Passage shown:
══════
Have you ever wondered about these words of Jesus depicting the final judgement and thought that it might apply in our own lives?
“Not everyone who says to me, ‘Lord, Lord,’ will enter the kingdom of heaven, but the one who does the will of my Father who is in heaven. On that day many will say to me, ‘Lord, Lord, did we not prophesy in your name, and cast out demons in your name, and do many mighty works in your name?’ And then will I declare to them, ‘I never knew you; depart from me, you workers of lawlessness.’”(Matt 7:21-23, ESV2011)
Now compare that to this one,
“O LORD, you have searched me and known me! You know when I sit down and when I rise up; you discern my thoughts from afar.” (Ps 139:1-2, ESV2011)
At first glance one can see that nothing is hid from God, even our most inward secrets. So, this phrase, “I never knew you,” Must mean something more that mere head knowledge.
The closer to the end of this age we are in, the more distractions seem to come our way and press in upon us. I know that some of you wonder where I have been. I feel like Adam hiding in the garden, hearing God call out, “Adam! Where are you?” I have been totally distracted for most of the last year by thoughts and plans of moving to Texas and we have finally moved down here to be with the majority of our extended family. The amount of labor that has gone into this move has been back breaking. We probably have at least another month before we are all settled in to our new place and maybe a bit longer. Every morning I would awake with thoughts about what had to get done that day in order to make this move and all that goes on with it happen.
══════
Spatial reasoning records
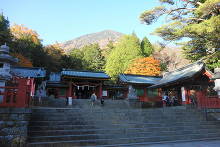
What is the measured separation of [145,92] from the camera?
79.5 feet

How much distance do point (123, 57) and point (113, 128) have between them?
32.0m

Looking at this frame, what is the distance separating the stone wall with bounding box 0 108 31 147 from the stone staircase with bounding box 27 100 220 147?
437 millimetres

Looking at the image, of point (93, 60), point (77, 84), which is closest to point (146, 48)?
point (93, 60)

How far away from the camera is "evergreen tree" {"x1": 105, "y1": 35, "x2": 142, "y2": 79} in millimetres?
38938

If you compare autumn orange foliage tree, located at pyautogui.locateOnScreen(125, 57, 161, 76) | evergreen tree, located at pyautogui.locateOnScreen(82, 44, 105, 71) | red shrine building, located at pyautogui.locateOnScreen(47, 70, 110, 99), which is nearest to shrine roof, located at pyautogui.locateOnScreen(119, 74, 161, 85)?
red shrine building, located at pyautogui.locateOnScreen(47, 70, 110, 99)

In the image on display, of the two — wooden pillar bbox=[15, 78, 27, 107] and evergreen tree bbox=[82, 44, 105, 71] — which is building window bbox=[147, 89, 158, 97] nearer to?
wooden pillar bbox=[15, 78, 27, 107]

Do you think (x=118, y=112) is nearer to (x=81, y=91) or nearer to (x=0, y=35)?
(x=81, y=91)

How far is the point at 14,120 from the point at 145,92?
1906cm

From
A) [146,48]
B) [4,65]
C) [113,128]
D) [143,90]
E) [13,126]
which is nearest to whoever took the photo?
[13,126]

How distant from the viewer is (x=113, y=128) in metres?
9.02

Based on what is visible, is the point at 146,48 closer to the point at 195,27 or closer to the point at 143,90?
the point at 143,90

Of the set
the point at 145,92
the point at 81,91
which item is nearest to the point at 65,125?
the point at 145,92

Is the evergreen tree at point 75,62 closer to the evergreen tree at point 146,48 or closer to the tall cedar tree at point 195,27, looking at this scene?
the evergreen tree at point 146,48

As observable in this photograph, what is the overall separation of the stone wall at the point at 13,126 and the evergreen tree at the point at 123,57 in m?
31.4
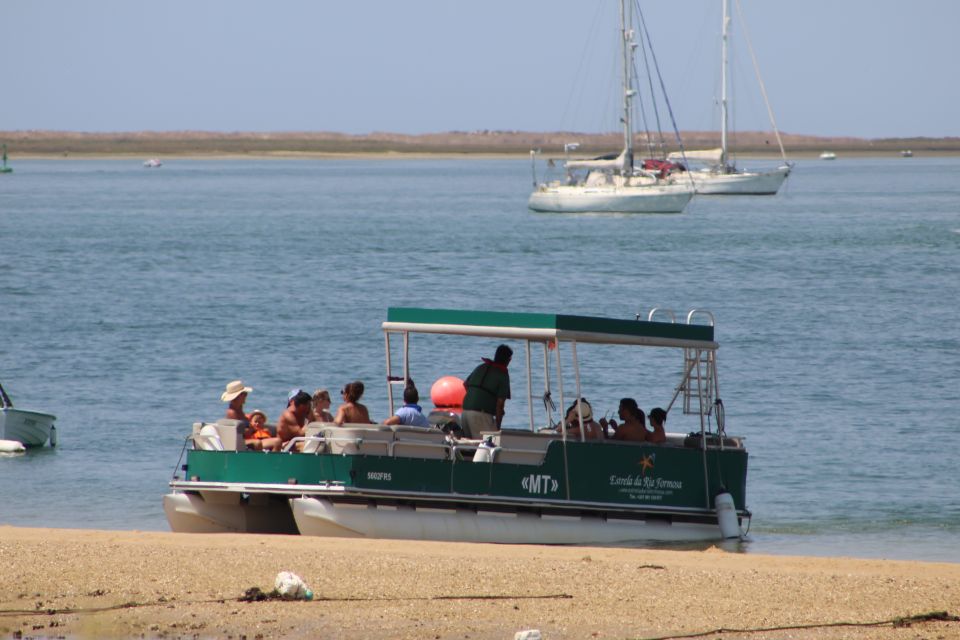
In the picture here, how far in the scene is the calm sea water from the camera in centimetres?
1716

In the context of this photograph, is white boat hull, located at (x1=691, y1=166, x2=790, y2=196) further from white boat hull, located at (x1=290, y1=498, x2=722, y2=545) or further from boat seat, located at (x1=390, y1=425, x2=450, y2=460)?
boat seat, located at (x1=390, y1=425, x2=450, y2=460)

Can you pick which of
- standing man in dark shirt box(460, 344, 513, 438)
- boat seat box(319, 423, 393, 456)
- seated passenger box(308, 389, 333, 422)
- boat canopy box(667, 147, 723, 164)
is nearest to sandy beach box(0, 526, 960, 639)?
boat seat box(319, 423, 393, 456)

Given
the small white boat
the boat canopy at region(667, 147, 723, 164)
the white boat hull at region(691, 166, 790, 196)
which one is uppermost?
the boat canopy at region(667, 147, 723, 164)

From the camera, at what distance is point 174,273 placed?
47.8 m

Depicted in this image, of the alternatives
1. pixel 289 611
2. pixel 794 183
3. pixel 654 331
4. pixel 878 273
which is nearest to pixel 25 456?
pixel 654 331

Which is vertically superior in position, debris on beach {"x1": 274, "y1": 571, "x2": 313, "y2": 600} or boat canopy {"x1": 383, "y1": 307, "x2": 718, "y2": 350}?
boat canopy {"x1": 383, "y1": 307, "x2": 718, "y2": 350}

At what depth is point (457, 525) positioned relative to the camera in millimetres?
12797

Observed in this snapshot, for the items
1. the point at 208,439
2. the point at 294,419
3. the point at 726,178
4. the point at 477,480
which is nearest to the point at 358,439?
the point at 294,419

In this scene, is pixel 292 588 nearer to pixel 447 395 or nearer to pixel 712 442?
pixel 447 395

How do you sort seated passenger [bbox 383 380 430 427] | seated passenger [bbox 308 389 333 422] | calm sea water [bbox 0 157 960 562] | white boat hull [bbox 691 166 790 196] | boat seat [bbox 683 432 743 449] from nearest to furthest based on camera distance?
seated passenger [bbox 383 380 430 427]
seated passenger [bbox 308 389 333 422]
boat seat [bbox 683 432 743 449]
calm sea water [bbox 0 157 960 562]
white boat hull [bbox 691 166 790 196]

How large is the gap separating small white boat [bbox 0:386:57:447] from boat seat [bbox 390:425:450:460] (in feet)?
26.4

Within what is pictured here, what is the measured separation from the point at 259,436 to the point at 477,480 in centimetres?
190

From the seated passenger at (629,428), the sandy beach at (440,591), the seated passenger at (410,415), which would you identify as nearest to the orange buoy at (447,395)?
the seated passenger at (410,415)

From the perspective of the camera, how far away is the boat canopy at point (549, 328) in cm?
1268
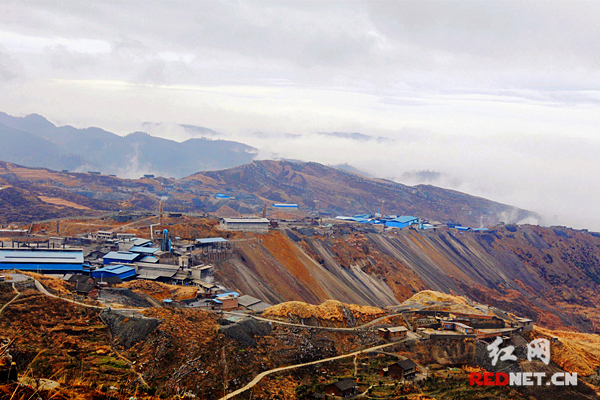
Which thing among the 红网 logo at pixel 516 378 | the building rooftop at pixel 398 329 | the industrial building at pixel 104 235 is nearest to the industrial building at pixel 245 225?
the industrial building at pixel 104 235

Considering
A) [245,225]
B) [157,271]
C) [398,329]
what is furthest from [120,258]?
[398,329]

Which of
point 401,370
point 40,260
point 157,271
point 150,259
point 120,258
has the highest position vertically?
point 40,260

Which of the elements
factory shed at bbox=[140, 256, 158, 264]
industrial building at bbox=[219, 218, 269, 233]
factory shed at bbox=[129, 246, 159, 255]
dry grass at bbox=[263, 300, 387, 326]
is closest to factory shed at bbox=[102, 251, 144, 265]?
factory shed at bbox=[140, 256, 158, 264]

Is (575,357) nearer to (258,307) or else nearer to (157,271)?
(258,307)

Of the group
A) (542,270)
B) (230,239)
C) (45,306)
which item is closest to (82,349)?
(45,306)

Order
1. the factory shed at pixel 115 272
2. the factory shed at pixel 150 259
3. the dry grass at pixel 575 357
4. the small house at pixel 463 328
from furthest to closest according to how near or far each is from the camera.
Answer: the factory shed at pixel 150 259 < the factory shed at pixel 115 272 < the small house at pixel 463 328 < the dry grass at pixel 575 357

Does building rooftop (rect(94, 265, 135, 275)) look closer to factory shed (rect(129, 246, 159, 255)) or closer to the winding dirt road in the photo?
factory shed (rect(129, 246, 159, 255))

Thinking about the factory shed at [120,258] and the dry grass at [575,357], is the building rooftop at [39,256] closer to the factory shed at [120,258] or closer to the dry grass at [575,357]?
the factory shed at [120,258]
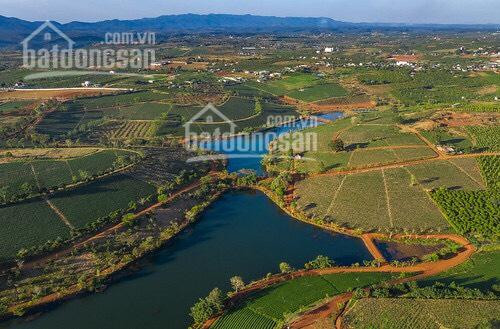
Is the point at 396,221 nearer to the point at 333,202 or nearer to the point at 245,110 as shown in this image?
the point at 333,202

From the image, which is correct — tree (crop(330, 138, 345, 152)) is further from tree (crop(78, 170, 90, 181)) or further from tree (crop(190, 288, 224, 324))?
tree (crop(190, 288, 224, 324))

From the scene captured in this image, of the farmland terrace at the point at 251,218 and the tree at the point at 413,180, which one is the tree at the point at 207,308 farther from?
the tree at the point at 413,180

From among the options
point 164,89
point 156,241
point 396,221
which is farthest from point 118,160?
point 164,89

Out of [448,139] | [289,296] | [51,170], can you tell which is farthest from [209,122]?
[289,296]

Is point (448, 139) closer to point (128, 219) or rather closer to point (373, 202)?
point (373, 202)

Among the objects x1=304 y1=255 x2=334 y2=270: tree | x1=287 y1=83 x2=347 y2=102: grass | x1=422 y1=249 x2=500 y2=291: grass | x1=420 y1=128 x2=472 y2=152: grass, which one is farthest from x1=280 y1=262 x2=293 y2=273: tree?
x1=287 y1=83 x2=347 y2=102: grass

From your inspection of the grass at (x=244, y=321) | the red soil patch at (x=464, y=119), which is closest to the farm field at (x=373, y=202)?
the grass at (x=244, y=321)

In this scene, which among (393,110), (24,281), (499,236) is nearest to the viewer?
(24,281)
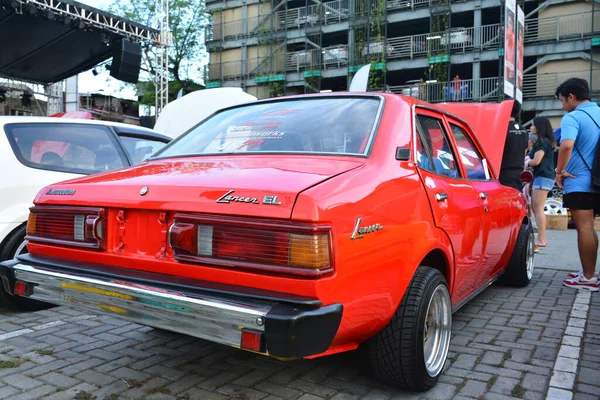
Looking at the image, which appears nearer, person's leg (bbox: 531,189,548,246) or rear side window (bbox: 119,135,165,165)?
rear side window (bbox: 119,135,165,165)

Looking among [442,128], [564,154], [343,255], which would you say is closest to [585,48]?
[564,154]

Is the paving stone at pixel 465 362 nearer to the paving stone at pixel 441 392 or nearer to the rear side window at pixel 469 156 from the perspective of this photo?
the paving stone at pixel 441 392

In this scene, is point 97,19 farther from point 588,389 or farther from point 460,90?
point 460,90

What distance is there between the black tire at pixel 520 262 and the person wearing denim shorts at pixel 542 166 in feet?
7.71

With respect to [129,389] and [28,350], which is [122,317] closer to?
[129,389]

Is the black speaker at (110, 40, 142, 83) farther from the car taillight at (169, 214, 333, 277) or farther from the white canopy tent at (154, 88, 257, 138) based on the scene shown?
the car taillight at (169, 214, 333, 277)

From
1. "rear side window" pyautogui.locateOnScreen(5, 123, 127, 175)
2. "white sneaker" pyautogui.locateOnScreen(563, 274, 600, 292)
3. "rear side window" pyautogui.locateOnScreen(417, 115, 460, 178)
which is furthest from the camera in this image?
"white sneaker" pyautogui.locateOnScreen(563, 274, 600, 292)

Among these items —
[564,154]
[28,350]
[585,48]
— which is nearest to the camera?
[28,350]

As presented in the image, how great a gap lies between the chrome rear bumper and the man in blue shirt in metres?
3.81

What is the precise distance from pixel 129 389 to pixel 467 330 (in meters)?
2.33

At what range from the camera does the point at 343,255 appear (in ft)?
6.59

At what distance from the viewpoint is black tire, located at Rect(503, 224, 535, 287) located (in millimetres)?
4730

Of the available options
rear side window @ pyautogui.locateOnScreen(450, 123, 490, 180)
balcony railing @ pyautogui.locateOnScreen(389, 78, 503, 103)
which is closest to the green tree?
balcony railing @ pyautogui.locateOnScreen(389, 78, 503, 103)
══════
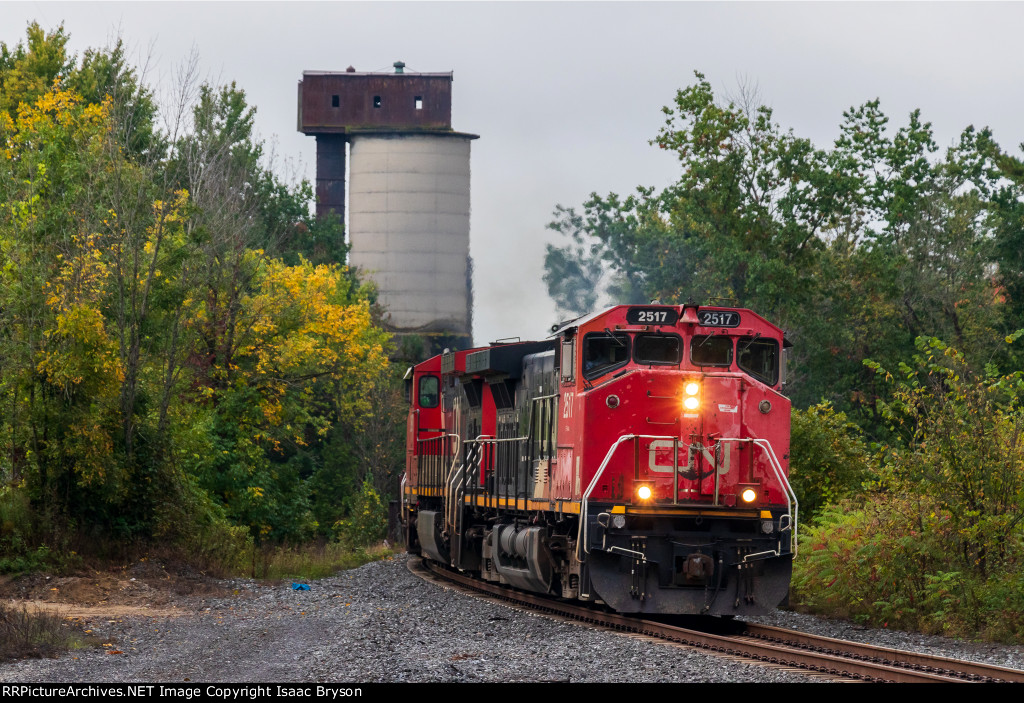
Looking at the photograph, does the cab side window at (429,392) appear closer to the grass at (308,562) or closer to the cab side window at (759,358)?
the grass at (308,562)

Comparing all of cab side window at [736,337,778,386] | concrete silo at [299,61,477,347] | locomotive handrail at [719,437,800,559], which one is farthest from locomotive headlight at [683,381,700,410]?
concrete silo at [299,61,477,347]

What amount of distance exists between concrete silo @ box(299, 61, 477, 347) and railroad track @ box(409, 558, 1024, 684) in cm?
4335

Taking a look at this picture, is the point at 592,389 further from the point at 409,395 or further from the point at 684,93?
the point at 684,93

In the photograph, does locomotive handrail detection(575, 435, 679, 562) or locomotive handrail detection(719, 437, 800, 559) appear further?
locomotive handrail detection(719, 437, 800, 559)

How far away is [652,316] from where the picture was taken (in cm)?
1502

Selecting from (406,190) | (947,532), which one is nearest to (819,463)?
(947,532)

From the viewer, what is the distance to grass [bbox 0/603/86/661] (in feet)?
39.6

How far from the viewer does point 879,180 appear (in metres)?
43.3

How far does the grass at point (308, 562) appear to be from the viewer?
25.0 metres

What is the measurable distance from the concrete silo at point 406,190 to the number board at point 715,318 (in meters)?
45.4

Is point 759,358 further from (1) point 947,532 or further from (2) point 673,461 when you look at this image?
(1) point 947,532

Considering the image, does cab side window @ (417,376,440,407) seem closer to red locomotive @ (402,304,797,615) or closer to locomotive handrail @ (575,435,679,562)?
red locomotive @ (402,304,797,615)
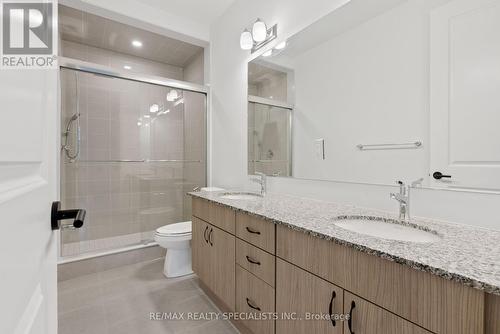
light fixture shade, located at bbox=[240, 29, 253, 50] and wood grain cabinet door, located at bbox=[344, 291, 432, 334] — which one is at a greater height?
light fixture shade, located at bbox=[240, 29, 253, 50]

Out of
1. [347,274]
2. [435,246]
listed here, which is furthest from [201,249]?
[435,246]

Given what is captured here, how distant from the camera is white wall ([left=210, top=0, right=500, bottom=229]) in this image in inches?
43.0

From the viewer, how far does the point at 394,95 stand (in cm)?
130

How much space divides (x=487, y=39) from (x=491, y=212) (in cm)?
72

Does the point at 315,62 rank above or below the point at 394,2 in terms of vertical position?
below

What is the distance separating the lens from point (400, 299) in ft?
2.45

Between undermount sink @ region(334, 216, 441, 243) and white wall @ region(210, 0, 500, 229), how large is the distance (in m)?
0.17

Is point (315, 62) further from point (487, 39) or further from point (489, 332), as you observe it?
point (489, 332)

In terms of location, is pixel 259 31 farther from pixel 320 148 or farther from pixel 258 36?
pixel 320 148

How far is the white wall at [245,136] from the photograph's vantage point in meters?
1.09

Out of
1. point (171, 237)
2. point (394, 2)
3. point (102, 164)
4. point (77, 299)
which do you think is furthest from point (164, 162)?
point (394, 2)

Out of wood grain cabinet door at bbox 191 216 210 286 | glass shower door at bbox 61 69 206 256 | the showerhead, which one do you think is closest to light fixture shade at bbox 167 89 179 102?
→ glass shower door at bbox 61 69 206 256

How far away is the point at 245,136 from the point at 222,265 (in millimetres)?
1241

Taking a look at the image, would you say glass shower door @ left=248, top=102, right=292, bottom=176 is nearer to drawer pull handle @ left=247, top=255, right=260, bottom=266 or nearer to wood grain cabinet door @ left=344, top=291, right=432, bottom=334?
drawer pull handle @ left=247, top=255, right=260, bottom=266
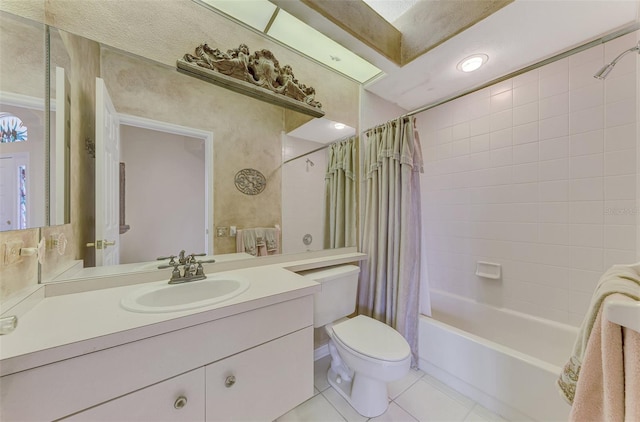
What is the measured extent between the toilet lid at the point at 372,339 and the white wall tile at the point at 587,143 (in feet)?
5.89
══════
What this exercise asks:
A: Answer these questions from the passage about the final judgement:
(i) Which Bible version is cited for both quoted verses?
(ii) To which state has the writer moved?
(iii) Which biblical figure does the writer feel like?
B: Put this sentence from the passage about the final judgement into Spanish: "At first glance one can see that nothing is hid from God, even our most inward secrets."

Answers provided:
A:
(i) ESV2011
(ii) Texas
(iii) Adam hiding in the garden

B: A primera vista se puede ver que nada está oculto para Dios, ni siquiera nuestros secretos más íntimos.